##### Dataset #####
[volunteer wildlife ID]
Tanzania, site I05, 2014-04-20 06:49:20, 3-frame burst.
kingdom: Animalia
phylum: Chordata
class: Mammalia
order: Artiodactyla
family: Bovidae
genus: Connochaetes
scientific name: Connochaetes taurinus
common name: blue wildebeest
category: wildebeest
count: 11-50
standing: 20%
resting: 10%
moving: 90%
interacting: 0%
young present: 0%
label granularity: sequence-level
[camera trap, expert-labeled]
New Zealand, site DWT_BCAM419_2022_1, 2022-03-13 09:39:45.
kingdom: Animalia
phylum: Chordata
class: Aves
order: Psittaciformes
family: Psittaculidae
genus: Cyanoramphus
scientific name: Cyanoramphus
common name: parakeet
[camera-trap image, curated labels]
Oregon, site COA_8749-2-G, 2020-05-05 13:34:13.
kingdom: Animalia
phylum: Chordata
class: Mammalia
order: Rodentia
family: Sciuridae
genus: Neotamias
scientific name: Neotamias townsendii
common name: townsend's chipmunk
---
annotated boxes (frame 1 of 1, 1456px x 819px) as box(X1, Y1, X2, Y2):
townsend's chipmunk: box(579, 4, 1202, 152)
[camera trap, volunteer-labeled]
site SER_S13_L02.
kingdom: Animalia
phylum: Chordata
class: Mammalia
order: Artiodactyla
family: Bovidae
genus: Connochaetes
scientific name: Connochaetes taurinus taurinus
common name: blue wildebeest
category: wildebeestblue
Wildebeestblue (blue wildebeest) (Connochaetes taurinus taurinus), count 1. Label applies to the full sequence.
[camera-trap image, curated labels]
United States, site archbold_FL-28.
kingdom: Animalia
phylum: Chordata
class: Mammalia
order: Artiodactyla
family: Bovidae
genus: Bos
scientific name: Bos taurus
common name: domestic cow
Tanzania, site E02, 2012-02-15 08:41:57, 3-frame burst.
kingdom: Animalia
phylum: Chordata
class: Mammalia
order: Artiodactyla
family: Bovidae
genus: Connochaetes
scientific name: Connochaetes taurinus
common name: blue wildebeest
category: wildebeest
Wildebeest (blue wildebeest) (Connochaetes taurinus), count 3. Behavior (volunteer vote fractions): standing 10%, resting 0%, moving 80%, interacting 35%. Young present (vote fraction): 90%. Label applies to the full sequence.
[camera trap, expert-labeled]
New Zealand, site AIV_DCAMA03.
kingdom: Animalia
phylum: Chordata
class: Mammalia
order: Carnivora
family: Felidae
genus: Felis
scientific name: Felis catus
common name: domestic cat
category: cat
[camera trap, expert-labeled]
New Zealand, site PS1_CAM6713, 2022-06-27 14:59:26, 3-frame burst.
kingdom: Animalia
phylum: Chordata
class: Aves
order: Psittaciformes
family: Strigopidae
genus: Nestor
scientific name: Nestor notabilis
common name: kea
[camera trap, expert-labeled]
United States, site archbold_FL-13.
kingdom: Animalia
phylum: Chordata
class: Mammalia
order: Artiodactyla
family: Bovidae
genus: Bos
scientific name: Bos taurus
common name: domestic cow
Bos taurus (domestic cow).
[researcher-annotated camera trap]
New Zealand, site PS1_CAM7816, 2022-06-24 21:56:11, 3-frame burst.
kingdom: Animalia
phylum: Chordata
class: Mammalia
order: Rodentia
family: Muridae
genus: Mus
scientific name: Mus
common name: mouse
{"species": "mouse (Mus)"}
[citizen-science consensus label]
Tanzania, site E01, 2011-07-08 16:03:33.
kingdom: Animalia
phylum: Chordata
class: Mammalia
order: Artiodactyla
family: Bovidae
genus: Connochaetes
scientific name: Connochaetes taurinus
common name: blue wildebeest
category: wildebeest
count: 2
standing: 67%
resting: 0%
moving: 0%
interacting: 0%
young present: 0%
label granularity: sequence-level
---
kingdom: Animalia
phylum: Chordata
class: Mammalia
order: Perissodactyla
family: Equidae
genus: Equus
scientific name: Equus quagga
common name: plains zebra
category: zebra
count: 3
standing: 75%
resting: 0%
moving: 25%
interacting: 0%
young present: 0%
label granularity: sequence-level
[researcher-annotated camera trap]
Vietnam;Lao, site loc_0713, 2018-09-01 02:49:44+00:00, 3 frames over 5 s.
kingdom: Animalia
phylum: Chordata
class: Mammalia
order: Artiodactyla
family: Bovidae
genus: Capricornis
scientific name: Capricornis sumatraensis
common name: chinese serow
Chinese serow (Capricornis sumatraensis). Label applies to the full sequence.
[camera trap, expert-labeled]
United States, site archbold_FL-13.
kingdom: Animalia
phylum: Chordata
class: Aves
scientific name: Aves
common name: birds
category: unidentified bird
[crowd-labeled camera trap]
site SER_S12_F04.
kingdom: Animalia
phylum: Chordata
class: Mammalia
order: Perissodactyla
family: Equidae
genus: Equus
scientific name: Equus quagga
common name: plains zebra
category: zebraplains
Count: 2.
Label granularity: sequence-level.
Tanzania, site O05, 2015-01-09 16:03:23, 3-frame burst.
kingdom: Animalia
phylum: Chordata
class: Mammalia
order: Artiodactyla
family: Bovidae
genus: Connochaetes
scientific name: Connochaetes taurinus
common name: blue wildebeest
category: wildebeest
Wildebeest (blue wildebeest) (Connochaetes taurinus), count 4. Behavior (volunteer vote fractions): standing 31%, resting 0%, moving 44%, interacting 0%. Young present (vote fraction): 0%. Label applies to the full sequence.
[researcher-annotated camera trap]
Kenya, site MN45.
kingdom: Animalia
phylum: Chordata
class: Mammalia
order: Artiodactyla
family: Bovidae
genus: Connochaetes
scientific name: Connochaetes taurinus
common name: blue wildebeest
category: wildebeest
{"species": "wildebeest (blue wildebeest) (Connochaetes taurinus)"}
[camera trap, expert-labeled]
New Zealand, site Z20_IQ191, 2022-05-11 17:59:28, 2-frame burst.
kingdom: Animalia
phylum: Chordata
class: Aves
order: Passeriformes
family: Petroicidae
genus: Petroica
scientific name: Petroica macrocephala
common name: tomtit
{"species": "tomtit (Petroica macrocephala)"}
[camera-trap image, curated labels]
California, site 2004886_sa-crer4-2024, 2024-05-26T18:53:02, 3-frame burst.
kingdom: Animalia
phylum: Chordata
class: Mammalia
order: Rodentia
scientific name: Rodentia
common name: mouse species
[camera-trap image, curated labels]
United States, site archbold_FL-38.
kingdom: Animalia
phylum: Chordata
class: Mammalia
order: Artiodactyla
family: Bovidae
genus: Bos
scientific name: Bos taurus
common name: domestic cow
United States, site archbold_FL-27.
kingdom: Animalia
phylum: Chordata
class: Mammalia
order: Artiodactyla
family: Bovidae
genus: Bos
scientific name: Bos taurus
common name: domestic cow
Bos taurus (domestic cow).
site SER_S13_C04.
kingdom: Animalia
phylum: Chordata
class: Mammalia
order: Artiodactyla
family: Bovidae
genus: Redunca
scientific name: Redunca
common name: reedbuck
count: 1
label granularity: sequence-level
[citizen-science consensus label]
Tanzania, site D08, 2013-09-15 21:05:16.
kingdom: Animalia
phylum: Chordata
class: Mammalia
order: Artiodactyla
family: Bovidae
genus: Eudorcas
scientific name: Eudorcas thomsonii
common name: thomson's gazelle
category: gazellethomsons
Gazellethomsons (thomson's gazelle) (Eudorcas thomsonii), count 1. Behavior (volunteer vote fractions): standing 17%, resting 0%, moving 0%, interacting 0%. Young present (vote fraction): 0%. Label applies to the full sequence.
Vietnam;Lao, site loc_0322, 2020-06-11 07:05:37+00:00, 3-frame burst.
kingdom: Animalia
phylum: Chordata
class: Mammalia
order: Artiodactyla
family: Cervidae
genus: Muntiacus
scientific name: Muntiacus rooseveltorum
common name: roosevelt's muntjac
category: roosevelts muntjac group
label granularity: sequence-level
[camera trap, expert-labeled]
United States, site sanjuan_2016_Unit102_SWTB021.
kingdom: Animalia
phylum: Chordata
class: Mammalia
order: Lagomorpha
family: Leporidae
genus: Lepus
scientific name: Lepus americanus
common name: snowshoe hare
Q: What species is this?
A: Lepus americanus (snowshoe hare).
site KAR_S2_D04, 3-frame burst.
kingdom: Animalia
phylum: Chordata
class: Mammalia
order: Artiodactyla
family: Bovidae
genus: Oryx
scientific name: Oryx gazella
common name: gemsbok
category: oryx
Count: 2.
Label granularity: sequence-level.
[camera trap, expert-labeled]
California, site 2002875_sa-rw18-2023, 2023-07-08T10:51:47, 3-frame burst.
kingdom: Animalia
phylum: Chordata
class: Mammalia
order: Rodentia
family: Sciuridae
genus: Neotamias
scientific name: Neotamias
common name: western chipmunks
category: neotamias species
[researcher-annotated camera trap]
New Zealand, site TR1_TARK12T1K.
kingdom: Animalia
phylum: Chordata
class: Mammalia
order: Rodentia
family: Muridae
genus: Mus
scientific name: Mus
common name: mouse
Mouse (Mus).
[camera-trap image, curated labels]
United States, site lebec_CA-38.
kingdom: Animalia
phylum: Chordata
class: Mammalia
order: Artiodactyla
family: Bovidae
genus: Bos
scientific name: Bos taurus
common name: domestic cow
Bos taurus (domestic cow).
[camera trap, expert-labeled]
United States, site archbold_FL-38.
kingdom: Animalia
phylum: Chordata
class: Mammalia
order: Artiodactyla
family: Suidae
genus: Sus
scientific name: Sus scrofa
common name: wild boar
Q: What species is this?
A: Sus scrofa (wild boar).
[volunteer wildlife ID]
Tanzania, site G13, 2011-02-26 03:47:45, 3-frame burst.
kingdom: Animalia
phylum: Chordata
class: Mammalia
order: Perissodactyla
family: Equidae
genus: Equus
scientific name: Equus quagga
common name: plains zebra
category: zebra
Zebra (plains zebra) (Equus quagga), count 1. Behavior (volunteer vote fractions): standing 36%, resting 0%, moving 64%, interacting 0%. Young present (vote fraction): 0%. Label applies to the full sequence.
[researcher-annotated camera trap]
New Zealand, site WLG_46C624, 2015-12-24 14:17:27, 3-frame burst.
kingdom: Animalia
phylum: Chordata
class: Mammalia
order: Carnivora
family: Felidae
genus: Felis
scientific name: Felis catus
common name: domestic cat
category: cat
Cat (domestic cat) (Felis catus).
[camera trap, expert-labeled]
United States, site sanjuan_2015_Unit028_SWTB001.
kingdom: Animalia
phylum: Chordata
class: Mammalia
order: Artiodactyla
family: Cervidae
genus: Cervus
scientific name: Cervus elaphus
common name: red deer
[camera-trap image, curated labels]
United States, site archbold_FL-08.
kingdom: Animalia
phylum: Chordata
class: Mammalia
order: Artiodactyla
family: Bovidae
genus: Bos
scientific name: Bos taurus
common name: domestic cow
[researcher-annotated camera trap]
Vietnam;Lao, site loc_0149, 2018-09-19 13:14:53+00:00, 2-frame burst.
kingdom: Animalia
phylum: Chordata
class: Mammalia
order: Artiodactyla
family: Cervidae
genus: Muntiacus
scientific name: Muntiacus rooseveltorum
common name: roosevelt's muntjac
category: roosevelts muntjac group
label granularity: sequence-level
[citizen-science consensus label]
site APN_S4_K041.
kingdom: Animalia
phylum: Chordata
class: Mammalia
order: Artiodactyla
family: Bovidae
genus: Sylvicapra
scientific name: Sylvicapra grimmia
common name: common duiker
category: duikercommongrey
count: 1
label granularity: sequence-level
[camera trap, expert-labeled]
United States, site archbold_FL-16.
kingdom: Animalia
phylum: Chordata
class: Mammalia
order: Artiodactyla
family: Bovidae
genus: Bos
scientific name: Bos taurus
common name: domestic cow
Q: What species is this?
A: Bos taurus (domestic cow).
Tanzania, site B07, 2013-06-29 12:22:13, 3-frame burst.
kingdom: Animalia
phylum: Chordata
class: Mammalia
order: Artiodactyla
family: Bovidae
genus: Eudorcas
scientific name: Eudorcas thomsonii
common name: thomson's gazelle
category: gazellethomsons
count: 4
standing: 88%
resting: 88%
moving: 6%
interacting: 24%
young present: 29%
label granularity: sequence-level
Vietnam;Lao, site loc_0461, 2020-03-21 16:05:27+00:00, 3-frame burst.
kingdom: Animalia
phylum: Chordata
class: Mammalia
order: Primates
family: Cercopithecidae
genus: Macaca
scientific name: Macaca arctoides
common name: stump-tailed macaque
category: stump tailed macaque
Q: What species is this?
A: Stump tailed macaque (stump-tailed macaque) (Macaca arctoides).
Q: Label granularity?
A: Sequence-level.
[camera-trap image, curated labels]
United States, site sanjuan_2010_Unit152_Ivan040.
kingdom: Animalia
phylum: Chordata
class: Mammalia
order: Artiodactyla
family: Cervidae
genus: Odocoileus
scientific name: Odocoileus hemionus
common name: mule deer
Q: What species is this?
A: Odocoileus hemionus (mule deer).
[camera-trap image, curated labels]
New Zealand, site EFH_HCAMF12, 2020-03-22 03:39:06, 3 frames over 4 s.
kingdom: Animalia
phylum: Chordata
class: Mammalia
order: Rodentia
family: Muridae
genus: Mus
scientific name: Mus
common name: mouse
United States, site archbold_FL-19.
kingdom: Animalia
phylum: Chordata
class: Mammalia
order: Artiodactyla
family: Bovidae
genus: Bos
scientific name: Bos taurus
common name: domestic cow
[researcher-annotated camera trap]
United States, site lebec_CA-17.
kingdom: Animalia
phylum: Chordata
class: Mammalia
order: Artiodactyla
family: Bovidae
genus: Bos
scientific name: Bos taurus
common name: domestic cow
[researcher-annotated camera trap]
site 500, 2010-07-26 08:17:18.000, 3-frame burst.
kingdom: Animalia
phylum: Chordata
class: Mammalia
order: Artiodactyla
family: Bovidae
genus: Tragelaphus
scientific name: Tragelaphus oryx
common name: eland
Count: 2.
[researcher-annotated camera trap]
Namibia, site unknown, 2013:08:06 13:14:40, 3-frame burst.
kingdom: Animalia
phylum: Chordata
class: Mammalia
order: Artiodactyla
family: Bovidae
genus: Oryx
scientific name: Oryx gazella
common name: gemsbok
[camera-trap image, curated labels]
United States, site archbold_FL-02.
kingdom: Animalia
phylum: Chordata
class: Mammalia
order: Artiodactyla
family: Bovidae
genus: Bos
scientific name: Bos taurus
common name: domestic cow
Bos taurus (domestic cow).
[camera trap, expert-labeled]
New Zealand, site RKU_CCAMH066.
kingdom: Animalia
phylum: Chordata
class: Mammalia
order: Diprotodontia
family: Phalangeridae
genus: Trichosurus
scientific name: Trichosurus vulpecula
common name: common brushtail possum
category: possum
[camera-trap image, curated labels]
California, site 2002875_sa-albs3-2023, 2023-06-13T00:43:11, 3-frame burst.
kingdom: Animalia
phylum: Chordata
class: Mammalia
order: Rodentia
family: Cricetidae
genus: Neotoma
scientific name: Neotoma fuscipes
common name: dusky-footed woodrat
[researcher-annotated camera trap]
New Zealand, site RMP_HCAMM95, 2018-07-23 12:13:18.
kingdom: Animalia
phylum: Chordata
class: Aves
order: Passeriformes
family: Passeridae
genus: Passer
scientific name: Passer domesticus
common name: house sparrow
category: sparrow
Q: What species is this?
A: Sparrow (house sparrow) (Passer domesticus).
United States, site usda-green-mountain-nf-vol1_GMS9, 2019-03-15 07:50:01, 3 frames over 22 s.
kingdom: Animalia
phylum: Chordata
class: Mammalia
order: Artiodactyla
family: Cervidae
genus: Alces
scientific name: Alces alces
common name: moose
#####
— Task description —
Write out the material above exactly, please, from its first line up to and including the line where "scientific name: Connochaetes taurinus taurinus" appears, and stop there.

— Solved problem —
[volunteer wildlife ID]
Tanzania, site I05, 2014-04-20 06:49:20, 3-frame burst.
kingdom: Animalia
phylum: Chordata
class: Mammalia
order: Artiodactyla
family: Bovidae
genus: Connochaetes
scientific name: Connochaetes taurinus
common name: blue wildebeest
category: wildebeest
count: 11-50
standing: 20%
resting: 10%
moving: 90%
interacting: 0%
young present: 0%
label granularity: sequence-level
[camera trap, expert-labeled]
New Zealand, site DWT_BCAM419_2022_1, 2022-03-13 09:39:45.
kingdom: Animalia
phylum: Chordata
class: Aves
order: Psittaciformes
family: Psittaculidae
genus: Cyanoramphus
scientific name: Cyanoramphus
common name: parakeet
[camera-trap image, curated labels]
Oregon, site COA_8749-2-G, 2020-05-05 13:34:13.
kingdom: Animalia
phylum: Chordata
class: Mammalia
order: Rodentia
family: Sciuridae
genus: Neotamias
scientific name: Neotamias townsendii
common name: townsend's chipmunk
---
annotated boxes (frame 1 of 1, 1456px x 819px) as box(X1, Y1, X2, Y2):
townsend's chipmunk: box(579, 4, 1202, 152)
[camera trap, volunteer-labeled]
site SER_S13_L02.
kingdom: Animalia
phylum: Chordata
class: Mammalia
order: Artiodactyla
family: Bovidae
genus: Connochaetes
scientific name: Connochaetes taurinus taurinus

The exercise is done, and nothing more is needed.